- _WHAT THE TASK ASKS_
Every record that follows needs to be written out again, exactly.

- _PROVIDED ENTRIES_

_ _ _ _

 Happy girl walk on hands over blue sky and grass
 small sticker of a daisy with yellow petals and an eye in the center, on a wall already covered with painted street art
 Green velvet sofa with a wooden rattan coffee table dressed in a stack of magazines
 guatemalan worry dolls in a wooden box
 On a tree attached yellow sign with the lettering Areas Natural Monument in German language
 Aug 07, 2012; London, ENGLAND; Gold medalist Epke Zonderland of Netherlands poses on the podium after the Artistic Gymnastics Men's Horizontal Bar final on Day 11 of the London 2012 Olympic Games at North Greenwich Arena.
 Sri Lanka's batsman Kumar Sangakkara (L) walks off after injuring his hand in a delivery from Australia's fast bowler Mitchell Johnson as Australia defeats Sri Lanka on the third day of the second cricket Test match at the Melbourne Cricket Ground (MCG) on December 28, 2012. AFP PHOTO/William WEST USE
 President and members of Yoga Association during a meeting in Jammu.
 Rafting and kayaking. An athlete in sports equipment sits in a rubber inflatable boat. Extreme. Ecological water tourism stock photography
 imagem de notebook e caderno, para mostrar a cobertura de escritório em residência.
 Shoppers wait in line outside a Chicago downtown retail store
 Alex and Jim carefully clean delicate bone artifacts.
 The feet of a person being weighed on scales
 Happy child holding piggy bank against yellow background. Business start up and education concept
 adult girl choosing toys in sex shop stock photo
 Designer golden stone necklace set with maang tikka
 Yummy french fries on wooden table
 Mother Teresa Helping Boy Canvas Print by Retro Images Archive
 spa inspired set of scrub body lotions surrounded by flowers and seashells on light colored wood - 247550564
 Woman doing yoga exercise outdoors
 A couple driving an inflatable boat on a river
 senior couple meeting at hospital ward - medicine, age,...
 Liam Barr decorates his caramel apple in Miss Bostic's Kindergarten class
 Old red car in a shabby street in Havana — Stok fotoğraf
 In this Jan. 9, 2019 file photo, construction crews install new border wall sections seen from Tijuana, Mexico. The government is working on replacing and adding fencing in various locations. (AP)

_ _ _ _

- _EXERCISE RESPONSE_
 Happy girl walk on hands over blue sky and grass
 small sticker of a daisy with yellow petals and an eye in the center, on a wall already covered with painted street art
 Green velvet sofa with a wooden rattan coffee table dressed in a stack of magazines
 guatemalan worry dolls in a wooden box
 On a tree attached yellow sign with the lettering Areas Natural Monument in German language
 Aug 07, 2012; London, ENGLAND; Gold medalist Epke Zonderland of Netherlands poses on the podium after the Artistic Gymnastics Men's Horizontal Bar final on Day 11 of the London 2012 Olympic Games at North Greenwich Arena.
 Sri Lanka's batsman Kumar Sangakkara (L) walks off after injuring his hand in a delivery from Australia's fast bowler Mitchell Johnson as Australia defeats Sri Lanka on the third day of the second cricket Test match at the Melbourne Cricket Ground (MCG) on December 28, 2012. AFP PHOTO/William WEST USE
 President and members of Yoga Association during a meeting in Jammu.
 Rafting and kayaking. An athlete in sports equipment sits in a rubber inflatable boat. Extreme. Ecological water tourism stock photography
 imagem de notebook e caderno, para mostrar a cobertura de escritório em residência.
 Shoppers wait in line outside a Chicago downtown retail store
 Alex and Jim carefully clean delicate bone artifacts.
 The feet of a person being weighed on scales
 Happy child holding piggy bank against yellow background. Business start up and education concept
 adult girl choosing toys in sex shop stock photo
 Designer golden stone necklace set with maang tikka
 Yummy french fries on wooden table
 Mother Teresa Helping Boy Canvas Print by Retro Images Archive
 spa inspired set of scrub body lotions surrounded by flowers and seashells on light colored wood - 247550564
 Woman doing yoga exercise outdoors
 A couple driving an inflatable boat on a river
 senior couple meeting at hospital ward - medicine, age,...
 Liam Barr decorates his caramel apple in Miss Bostic's Kindergarten class
 Old red car in a shabby street in Havana — Stok fotoğraf
 In this Jan. 9, 2019 file photo, construction crews install new border wall sections seen from Tijuana, Mexico. The government is working on replacing and adding fencing in various locations. (AP)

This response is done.